Set problem
Retype the material in full, keeping every word the same.

Begin Dataset content

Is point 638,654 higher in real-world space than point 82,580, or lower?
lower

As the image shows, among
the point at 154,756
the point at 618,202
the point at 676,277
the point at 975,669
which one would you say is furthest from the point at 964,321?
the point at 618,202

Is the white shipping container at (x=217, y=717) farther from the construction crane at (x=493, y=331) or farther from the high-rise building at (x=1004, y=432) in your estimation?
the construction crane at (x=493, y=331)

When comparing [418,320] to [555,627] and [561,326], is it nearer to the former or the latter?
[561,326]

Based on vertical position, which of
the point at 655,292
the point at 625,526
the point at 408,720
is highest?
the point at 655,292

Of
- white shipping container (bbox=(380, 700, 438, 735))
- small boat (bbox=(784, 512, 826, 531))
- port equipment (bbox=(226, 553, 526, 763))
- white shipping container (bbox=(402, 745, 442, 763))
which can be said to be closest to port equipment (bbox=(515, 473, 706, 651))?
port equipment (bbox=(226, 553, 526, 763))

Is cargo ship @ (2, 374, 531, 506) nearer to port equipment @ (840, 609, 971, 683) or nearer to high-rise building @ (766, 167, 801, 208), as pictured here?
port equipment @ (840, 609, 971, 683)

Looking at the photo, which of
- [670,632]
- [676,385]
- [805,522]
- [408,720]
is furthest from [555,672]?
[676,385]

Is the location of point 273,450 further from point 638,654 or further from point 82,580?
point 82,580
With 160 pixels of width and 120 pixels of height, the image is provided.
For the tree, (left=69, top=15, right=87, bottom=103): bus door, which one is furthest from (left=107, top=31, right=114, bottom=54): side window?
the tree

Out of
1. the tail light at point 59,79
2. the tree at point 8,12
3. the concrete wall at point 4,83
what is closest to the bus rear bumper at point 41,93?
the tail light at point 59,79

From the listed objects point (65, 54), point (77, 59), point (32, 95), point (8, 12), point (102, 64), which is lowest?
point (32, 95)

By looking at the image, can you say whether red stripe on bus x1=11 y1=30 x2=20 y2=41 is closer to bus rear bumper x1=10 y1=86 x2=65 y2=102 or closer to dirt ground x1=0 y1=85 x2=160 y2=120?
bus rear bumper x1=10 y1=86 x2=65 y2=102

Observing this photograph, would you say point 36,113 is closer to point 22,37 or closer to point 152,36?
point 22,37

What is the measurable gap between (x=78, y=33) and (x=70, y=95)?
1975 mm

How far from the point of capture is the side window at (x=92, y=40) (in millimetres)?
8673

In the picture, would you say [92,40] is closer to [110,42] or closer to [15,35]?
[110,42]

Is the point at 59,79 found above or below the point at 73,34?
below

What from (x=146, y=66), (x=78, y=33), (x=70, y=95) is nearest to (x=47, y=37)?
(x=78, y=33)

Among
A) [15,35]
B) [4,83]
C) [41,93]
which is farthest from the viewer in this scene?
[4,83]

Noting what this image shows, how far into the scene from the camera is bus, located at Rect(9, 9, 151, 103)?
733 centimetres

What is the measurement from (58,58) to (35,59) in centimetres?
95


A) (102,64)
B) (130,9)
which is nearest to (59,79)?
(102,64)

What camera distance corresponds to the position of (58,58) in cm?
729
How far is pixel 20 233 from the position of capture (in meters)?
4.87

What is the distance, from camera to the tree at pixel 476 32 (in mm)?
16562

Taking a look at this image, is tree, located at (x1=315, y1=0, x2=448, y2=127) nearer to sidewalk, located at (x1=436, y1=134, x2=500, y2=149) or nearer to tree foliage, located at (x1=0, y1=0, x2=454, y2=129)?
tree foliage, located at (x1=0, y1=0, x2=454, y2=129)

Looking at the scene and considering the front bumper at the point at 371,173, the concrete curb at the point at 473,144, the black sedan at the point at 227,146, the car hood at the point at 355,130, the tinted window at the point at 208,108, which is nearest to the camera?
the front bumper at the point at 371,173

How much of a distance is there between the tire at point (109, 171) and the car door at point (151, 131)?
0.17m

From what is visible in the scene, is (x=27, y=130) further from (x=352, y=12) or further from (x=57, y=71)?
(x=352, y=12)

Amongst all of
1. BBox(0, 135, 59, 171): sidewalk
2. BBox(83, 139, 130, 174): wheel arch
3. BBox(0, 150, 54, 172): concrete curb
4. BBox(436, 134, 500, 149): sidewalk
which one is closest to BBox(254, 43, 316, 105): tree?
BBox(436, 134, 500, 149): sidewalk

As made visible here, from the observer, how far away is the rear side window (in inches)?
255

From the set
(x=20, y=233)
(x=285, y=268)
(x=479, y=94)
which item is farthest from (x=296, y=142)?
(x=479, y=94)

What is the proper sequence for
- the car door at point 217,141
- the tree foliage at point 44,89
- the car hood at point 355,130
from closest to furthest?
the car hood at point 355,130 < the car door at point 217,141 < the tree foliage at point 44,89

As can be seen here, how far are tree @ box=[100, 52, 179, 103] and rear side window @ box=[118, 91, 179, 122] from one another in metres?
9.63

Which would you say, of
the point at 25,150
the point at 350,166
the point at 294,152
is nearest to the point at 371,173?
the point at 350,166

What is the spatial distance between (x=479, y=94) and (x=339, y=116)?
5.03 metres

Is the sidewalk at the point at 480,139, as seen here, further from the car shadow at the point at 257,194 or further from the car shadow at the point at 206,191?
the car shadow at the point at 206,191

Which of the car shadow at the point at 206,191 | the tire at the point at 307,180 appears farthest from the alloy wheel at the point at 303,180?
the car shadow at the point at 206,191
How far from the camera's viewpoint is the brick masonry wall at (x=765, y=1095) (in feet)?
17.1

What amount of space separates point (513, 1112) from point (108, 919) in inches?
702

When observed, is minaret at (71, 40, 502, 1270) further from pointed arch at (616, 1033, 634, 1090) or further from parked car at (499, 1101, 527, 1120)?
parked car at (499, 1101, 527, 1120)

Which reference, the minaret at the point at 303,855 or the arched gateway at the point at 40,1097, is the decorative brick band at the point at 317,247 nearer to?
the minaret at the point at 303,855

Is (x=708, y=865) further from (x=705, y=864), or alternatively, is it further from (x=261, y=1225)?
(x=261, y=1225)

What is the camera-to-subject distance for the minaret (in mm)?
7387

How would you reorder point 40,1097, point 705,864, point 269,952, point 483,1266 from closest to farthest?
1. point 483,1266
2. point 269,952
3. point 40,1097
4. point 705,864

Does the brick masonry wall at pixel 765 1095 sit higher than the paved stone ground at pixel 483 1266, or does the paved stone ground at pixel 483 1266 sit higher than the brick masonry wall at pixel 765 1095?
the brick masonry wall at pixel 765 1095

End Dataset content

Output of the exercise
Is point 638,654 higher in real-world space than point 82,580, or lower?
lower

As the image shows, among
the point at 154,756
the point at 618,202
the point at 676,277
the point at 975,669
which one would you say is furthest from the point at 964,321?
the point at 618,202

Is the white shipping container at (x=217, y=717) farther from the construction crane at (x=493, y=331) or farther from the high-rise building at (x=1004, y=432) in your estimation?
the construction crane at (x=493, y=331)

When comparing [418,320] to [555,627] and [561,326], is it nearer to the former or the latter?
[561,326]

Based on vertical position, which of
the point at 655,292
the point at 625,526
the point at 408,720
is highest?
the point at 655,292

Of
- white shipping container (bbox=(380, 700, 438, 735))
- small boat (bbox=(784, 512, 826, 531))
- port equipment (bbox=(226, 553, 526, 763))
- white shipping container (bbox=(402, 745, 442, 763))
which can be said to be closest to port equipment (bbox=(515, 473, 706, 651))?
port equipment (bbox=(226, 553, 526, 763))

Is cargo ship @ (2, 374, 531, 506) nearer to port equipment @ (840, 609, 971, 683) or nearer to high-rise building @ (766, 167, 801, 208), as pictured here?
port equipment @ (840, 609, 971, 683)

Looking at the photo, which of
- [670,632]
- [676,385]
- [805,522]
- [408,720]
is furthest from [555,672]?
[676,385]

Is the location of point 273,450 further from point 638,654 or further from point 82,580?
point 82,580
With 160 pixels of width and 120 pixels of height, the image is provided.
For the tree, (left=69, top=15, right=87, bottom=103): bus door, which one is furthest from (left=107, top=31, right=114, bottom=54): side window?
the tree

Out of
1. the tail light at point 59,79
2. the tree at point 8,12
3. the concrete wall at point 4,83
what is closest to the bus rear bumper at point 41,93?
the tail light at point 59,79

From the listed objects point (65, 54), point (77, 59), point (32, 95), point (8, 12), point (102, 64), which is lowest?
point (32, 95)

By looking at the image, can you say whether red stripe on bus x1=11 y1=30 x2=20 y2=41 is closer to bus rear bumper x1=10 y1=86 x2=65 y2=102 or closer to dirt ground x1=0 y1=85 x2=160 y2=120?
bus rear bumper x1=10 y1=86 x2=65 y2=102

Observing this photograph, would you say point 36,113 is closer to point 22,37 or closer to point 152,36?
point 22,37

What is the measurable gap between (x=78, y=33) and (x=70, y=95)?
1975 mm

How far from the point of capture is the side window at (x=92, y=40) (in millimetres)?
8673

In the picture, would you say [92,40] is closer to [110,42] or closer to [15,35]?
[110,42]

Is the point at 59,79 found above or below the point at 73,34?
below

What from (x=146, y=66), (x=78, y=33), (x=70, y=95) is nearest to (x=47, y=37)?
(x=78, y=33)

Among
A) [15,35]
B) [4,83]
C) [41,93]
which is farthest from the viewer in this scene?
[4,83]

Noting what this image shows, how far into the scene from the camera is bus, located at Rect(9, 9, 151, 103)?
733 centimetres

What is the measurement from (58,58) to (35,59) in centimetres?
95


A) (102,64)
B) (130,9)
which is nearest to (59,79)?
(102,64)

What camera distance corresponds to the position of (58,58) in cm?
729
How far is pixel 20 233 from the position of capture (in meters)?
4.87

What is the distance, from camera to the tree at pixel 476 32 (in mm)?
16562

Taking a look at this image, is tree, located at (x1=315, y1=0, x2=448, y2=127) nearer to sidewalk, located at (x1=436, y1=134, x2=500, y2=149) or nearer to tree foliage, located at (x1=0, y1=0, x2=454, y2=129)?
tree foliage, located at (x1=0, y1=0, x2=454, y2=129)

Looking at the scene and considering the front bumper at the point at 371,173, the concrete curb at the point at 473,144, the black sedan at the point at 227,146, the car hood at the point at 355,130, the tinted window at the point at 208,108, which is nearest to the camera?
the front bumper at the point at 371,173

How much of a distance is there between the tire at point (109, 171) and the car door at point (151, 131)?
0.17m

From what is visible in the scene, is (x=27, y=130) further from (x=352, y=12) or further from (x=57, y=71)?
(x=352, y=12)

Amongst all of
1. BBox(0, 135, 59, 171): sidewalk
2. BBox(83, 139, 130, 174): wheel arch
3. BBox(0, 150, 54, 172): concrete curb
4. BBox(436, 134, 500, 149): sidewalk
which one is closest to BBox(254, 43, 316, 105): tree?
BBox(436, 134, 500, 149): sidewalk

As made visible here, from the observer, how far away is the rear side window (in inches)?
255

From the set
(x=20, y=233)
(x=285, y=268)
(x=479, y=94)
which item is farthest from (x=296, y=142)?
(x=479, y=94)

What is the proper sequence for
- the car door at point 217,141
- the tree foliage at point 44,89
- the car hood at point 355,130
from closest to furthest?
the car hood at point 355,130 < the car door at point 217,141 < the tree foliage at point 44,89

As can be seen here, how far are tree @ box=[100, 52, 179, 103] and rear side window @ box=[118, 91, 179, 122] from one another in metres?
9.63

Which would you say, of
the point at 25,150
the point at 350,166
the point at 294,152
is nearest to the point at 371,173?
the point at 350,166

What is the spatial distance between (x=479, y=94) and (x=339, y=116)?
5.03 metres

Is the sidewalk at the point at 480,139, as seen here, further from the car shadow at the point at 257,194 or further from the car shadow at the point at 206,191?
the car shadow at the point at 206,191

Which of the car shadow at the point at 206,191 | the tire at the point at 307,180 appears farthest from the alloy wheel at the point at 303,180?
the car shadow at the point at 206,191
How far from the camera's viewpoint is the brick masonry wall at (x=765, y=1095) (in feet)?
17.1

What amount of space separates point (513, 1112) from point (108, 919) in inches?
702

When observed, is minaret at (71, 40, 502, 1270) further from pointed arch at (616, 1033, 634, 1090) or further from parked car at (499, 1101, 527, 1120)?
parked car at (499, 1101, 527, 1120)

Which reference, the minaret at the point at 303,855 or the arched gateway at the point at 40,1097, is the decorative brick band at the point at 317,247 nearer to?
the minaret at the point at 303,855

Is (x=708, y=865) further from (x=705, y=864), or alternatively, is it further from (x=261, y=1225)?
(x=261, y=1225)

What is the camera-to-subject distance for the minaret (in mm)?
7387

How would you reorder point 40,1097, point 705,864, point 269,952, point 483,1266 from closest to farthest?
1. point 483,1266
2. point 269,952
3. point 40,1097
4. point 705,864

Does the brick masonry wall at pixel 765 1095 sit higher than the paved stone ground at pixel 483 1266, or does the paved stone ground at pixel 483 1266 sit higher than the brick masonry wall at pixel 765 1095?
the brick masonry wall at pixel 765 1095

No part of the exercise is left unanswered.